Name of queue/partition best suited for memory-intensive jobs; can be ~

center_id

Y

Name of sequencing center for use in @RG tag in bams

max_concurrent

Y

Max concurrent jobs for specific high-bandwidth rules, to avoid potentially hitting bandwidth caps if deployed in a cloud environment; see wrapper script for an example of how to pass this in to snakemake. Set to the same number as jobs if you don’t want to limit concurrent rules in this way

max_het_ratio

Y

Max het/hom ratio to allow through post-calling QC

min_avg_depth

Y

Minimum depth required for sample to pass post-calling QC

max_contam

Y

Max % contamination to allow through post-calling QC

time_threshold

Y

(minutes) Exclude rules from the benchmarking report if elapsed time is below this threshold

somalier

Y

Check relatedness and sex discordance with Somalier (requires sex_linker.tsv) only available in full run mode.
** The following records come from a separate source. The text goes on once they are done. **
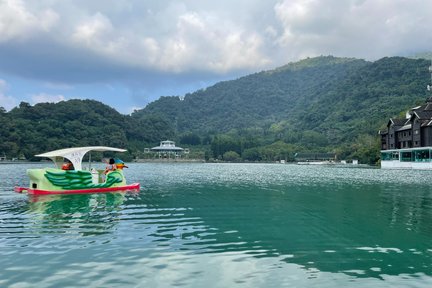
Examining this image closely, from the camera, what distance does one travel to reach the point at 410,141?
3346 inches

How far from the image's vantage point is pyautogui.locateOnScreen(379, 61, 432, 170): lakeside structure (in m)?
76.9

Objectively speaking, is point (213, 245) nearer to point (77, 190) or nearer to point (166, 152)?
point (77, 190)

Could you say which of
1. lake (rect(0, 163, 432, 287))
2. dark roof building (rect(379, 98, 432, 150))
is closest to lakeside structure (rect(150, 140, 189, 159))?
dark roof building (rect(379, 98, 432, 150))

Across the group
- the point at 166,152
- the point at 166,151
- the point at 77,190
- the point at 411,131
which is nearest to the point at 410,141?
the point at 411,131

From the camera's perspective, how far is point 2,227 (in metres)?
15.0

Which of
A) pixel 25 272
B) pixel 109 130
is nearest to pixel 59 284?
pixel 25 272

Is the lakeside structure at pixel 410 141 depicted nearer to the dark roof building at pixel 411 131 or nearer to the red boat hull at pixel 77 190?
the dark roof building at pixel 411 131

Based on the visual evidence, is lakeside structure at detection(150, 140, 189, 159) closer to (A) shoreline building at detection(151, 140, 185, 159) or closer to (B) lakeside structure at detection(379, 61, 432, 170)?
(A) shoreline building at detection(151, 140, 185, 159)

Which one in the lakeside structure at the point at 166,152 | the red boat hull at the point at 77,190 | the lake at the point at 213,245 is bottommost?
the lake at the point at 213,245

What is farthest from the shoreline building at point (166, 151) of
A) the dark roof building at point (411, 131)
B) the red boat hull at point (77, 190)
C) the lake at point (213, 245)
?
the lake at point (213, 245)

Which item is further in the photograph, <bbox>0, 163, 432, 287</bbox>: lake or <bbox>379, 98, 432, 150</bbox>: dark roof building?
<bbox>379, 98, 432, 150</bbox>: dark roof building

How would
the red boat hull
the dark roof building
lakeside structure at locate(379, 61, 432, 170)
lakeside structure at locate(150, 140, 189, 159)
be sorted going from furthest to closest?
1. lakeside structure at locate(150, 140, 189, 159)
2. the dark roof building
3. lakeside structure at locate(379, 61, 432, 170)
4. the red boat hull

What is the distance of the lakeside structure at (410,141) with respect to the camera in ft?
252

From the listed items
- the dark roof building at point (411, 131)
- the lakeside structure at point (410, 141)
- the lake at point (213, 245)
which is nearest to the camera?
the lake at point (213, 245)
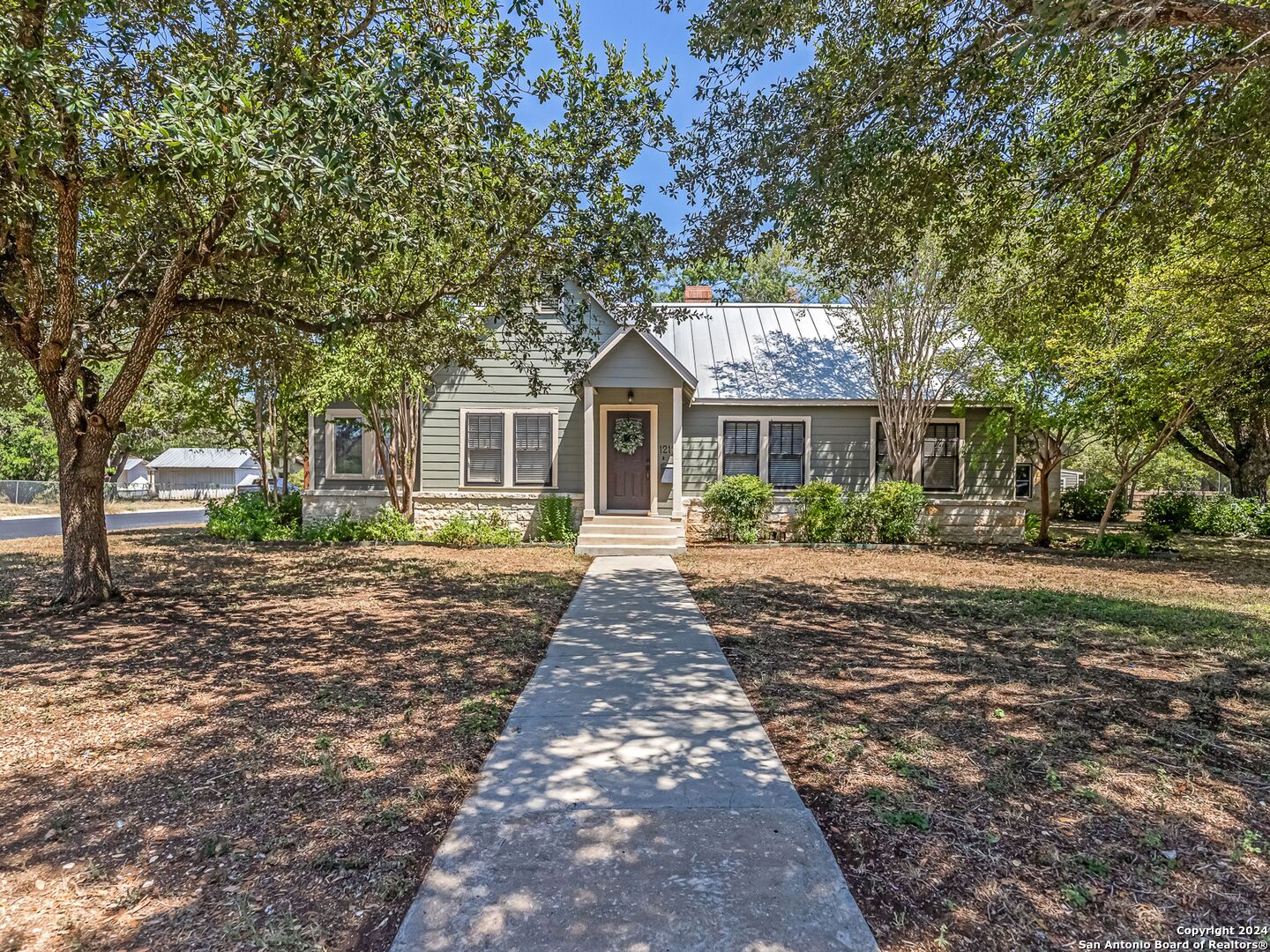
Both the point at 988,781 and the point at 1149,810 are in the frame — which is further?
the point at 988,781

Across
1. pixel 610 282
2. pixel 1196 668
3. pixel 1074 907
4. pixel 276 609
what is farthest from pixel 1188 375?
pixel 276 609

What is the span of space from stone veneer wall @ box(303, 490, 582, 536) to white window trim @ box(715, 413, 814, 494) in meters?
3.64

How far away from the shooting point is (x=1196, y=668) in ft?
16.3

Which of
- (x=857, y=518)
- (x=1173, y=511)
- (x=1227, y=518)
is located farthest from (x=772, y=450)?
(x=1227, y=518)

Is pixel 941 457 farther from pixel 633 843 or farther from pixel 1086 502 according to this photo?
pixel 633 843

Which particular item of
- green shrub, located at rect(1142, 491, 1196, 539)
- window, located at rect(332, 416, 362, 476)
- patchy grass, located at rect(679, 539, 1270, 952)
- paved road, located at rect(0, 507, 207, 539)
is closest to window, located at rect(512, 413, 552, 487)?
window, located at rect(332, 416, 362, 476)

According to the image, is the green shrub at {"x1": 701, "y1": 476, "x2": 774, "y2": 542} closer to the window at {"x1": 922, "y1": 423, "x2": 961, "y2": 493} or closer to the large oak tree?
the window at {"x1": 922, "y1": 423, "x2": 961, "y2": 493}

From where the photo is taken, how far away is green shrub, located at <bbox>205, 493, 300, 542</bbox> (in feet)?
43.0

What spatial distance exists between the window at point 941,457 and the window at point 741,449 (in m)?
3.70

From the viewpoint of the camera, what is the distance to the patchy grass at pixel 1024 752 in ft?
7.38

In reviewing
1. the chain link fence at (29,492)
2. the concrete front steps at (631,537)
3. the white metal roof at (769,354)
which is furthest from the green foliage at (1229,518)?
the chain link fence at (29,492)

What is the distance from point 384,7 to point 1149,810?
25.3 feet

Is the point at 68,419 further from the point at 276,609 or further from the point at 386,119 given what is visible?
the point at 386,119

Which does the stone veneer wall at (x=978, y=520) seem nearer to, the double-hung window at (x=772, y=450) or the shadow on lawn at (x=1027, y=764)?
the double-hung window at (x=772, y=450)
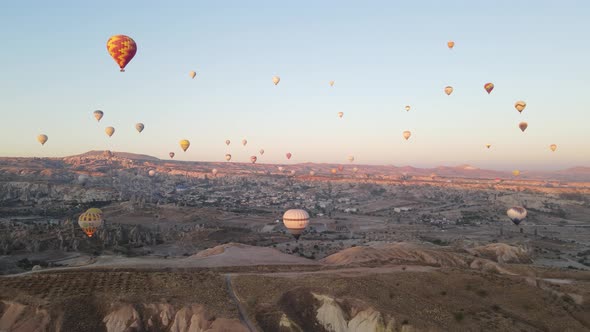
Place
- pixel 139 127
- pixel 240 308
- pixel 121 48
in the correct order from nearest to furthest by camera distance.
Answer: pixel 240 308 < pixel 121 48 < pixel 139 127

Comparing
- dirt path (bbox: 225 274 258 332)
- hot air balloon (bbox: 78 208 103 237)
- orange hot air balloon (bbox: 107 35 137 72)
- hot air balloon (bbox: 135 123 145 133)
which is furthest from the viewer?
hot air balloon (bbox: 135 123 145 133)

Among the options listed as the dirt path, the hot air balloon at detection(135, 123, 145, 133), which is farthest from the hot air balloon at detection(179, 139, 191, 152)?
the dirt path

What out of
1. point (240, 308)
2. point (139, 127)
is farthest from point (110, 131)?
point (240, 308)

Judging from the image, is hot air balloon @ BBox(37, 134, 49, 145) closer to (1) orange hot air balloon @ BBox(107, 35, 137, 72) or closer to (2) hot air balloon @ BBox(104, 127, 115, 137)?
(2) hot air balloon @ BBox(104, 127, 115, 137)

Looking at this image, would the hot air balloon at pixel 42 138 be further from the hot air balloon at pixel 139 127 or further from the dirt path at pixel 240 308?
the dirt path at pixel 240 308

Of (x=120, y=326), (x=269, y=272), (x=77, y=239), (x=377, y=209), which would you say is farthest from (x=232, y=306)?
(x=377, y=209)

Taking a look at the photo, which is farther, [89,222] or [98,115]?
[98,115]

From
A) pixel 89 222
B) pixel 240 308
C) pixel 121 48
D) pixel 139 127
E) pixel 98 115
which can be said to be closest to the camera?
pixel 240 308

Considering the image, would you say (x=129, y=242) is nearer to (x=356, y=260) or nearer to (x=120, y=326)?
(x=356, y=260)

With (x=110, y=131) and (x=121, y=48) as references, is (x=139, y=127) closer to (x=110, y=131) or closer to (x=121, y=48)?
(x=110, y=131)
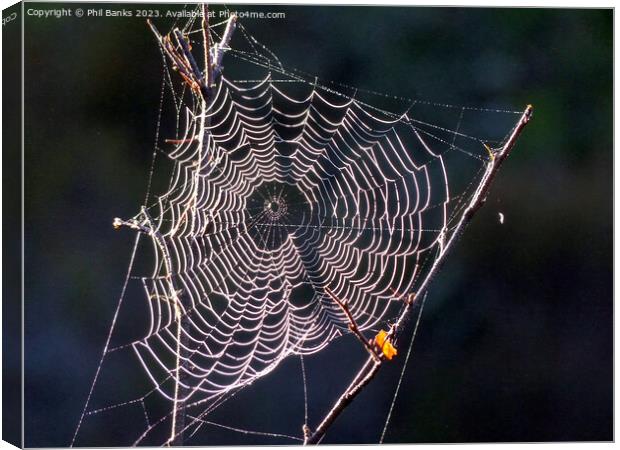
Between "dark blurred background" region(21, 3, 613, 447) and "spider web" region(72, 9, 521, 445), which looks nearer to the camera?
"dark blurred background" region(21, 3, 613, 447)

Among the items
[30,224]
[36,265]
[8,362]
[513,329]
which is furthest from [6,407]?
[513,329]

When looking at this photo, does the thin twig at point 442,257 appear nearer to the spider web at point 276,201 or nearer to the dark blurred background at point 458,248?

Support of Mac OSX is experimental, so you may want to set this to False on a Mac

The remainder of the config.yaml file contains a selected set of exposed per-tool parameters. For the most part, this allows tuning of resource allocation on a per-tool basis (i.e. threads and memory in MB). Java-based tools also allow for arbitrary java options to be passed through via java_opts. Additional exposed parameters include:

  • genomicsDBImport and genotypeGVCFs: We have exposed some useful parameters that have been helpful to adjust as scale increases. Please see GATK documentation for the relevant tools to learn more.

  • verifyBamID: A region field allows the user to specify chromosomes over which to run contamination analysis, in an attempt to mitigate large memory requirements.